--- start of Excerpted passage ---

The Purpose of Your Life Is to Retire — and Go Straight Back to Work
“To retire is to die” says I-am-not-your-self-help-guru, Tony Robbins.
I’ve been riffing with this idea in my own life and I disagree (but would still like to spit shine Tony’s shoes if the opportunity ever came about).
Retirement used to be — get old, finish up at your pain in the ass job, get a campervan, do nothing, travel on cruise ships, then die. It was a glorious vision for humans. It was considered “living the dream.”
The new version of retirement is radically different. It’s not what you think. You only have to wait until you’re old and crusty to retire if you are a debt slave or a slave to buying possessions. If you can get the debt needle out of your arm and go cold turkey on Nike shoes for a year, you can retire sooner.
I call it humble and achievable retirement. The point is to quit your job as fast as you can.
Here Comes the Blockbuster Twist
As soon as you retire, you are going to go right back to work.
I know. I’m bat shit crazy, ask my gf. I want you to retire as fast as you can so you can go right back to work again as soon as possible. Here’s why:
The right type of work is good for you.
The goal isn’t to retire so you can do nothing.

--- end of Excerpted passage ---
--- start of Records provided ---

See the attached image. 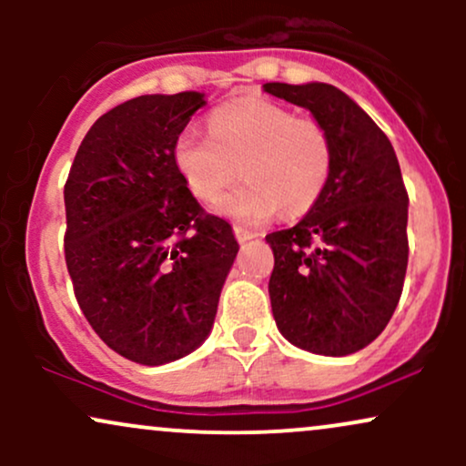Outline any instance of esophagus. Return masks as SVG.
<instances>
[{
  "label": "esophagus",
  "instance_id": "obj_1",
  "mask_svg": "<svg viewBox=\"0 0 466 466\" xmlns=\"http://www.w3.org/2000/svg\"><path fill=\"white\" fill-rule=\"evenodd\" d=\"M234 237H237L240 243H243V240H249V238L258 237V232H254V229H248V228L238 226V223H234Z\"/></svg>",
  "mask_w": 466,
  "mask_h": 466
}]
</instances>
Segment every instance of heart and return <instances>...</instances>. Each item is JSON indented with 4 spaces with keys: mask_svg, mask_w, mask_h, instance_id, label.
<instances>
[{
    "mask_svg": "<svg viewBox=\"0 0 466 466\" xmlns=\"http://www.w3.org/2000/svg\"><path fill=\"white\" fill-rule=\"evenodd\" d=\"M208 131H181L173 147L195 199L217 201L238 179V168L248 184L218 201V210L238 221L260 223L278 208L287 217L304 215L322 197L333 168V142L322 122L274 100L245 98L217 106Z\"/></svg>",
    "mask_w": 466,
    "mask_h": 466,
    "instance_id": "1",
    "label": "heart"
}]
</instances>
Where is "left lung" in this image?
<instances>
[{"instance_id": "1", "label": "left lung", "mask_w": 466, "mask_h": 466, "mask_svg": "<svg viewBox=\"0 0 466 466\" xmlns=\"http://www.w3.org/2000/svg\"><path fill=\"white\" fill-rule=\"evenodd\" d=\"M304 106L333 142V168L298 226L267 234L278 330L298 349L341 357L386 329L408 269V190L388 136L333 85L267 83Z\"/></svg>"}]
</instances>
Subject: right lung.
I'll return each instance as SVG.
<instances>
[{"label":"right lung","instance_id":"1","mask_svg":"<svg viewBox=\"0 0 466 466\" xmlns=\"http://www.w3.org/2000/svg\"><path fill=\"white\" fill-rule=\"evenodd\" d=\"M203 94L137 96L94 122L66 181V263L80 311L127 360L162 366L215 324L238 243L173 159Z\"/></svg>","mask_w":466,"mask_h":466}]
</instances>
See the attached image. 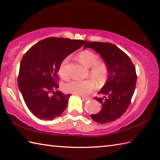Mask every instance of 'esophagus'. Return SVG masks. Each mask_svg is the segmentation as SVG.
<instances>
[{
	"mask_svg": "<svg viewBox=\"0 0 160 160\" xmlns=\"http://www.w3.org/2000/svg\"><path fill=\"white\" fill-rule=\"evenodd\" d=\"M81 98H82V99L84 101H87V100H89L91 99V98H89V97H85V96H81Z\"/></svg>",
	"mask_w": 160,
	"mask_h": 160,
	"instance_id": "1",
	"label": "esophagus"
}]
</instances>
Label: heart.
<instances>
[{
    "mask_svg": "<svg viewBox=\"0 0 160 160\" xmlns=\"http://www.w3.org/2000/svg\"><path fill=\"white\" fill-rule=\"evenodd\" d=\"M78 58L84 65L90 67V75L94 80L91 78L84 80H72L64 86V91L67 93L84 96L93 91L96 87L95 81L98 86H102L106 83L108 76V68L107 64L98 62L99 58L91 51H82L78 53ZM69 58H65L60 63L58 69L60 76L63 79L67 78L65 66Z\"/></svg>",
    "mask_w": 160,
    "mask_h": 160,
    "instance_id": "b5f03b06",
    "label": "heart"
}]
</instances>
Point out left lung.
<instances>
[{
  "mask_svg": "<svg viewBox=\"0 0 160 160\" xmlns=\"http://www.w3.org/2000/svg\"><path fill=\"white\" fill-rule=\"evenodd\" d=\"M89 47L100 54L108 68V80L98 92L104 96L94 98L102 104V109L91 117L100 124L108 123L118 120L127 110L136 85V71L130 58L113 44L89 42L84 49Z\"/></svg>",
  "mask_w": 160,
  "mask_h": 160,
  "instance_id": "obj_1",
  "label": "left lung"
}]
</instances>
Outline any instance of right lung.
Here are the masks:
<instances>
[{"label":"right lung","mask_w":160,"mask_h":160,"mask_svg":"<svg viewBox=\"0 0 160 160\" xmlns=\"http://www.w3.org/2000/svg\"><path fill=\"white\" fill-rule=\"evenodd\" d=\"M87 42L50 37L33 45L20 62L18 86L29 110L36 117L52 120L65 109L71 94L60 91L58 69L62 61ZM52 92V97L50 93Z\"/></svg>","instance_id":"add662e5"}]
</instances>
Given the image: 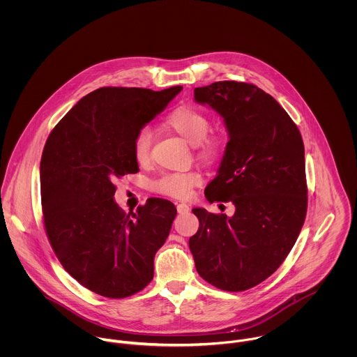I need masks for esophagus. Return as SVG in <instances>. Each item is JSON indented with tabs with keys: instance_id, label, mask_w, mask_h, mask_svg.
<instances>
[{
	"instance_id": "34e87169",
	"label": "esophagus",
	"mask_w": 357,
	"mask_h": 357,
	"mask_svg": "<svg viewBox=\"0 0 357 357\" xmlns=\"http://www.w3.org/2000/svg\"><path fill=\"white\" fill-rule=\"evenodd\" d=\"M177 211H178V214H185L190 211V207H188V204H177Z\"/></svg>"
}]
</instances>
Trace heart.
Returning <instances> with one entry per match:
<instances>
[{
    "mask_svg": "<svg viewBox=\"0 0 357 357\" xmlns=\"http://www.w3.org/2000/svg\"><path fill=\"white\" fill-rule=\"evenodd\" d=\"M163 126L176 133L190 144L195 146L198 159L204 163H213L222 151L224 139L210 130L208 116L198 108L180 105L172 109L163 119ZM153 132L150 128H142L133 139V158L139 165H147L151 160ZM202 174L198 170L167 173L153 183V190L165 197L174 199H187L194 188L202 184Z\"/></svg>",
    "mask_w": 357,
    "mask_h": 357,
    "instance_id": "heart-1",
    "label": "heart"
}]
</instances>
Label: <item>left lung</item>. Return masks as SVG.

--- end of Records provided ---

> Set problem A: Summarize the retirement essay in two sentences.
> Set problem B: Reproduce the part of the retirement essay that begins with the words containing "Here Comes the" and ends with "can do nothing.".
Rely only on the retirement essay, not on the lines.

> Task solution A: Retirement used to mean finishing a disliked job in old age, then doing nothing and traveling until death, but the author proposes a "humble and achievable retirement" that comes sooner for anyone who escapes debt and stops buying possessions. The point is to quit your job as fast as possible and then go right back to work, because the right type of work is good for you and the goal isn't to do nothing.

> Task solution B:
Here Comes the Blockbuster Twist
As soon as you retire, you are going to go right back to work.
I know. I’m bat shit crazy, ask my gf. I want you to retire as fast as you can so you can go right back to work again as soon as possible. Here’s why:
The right type of work is good for you.
The goal isn’t to retire so you can do nothing.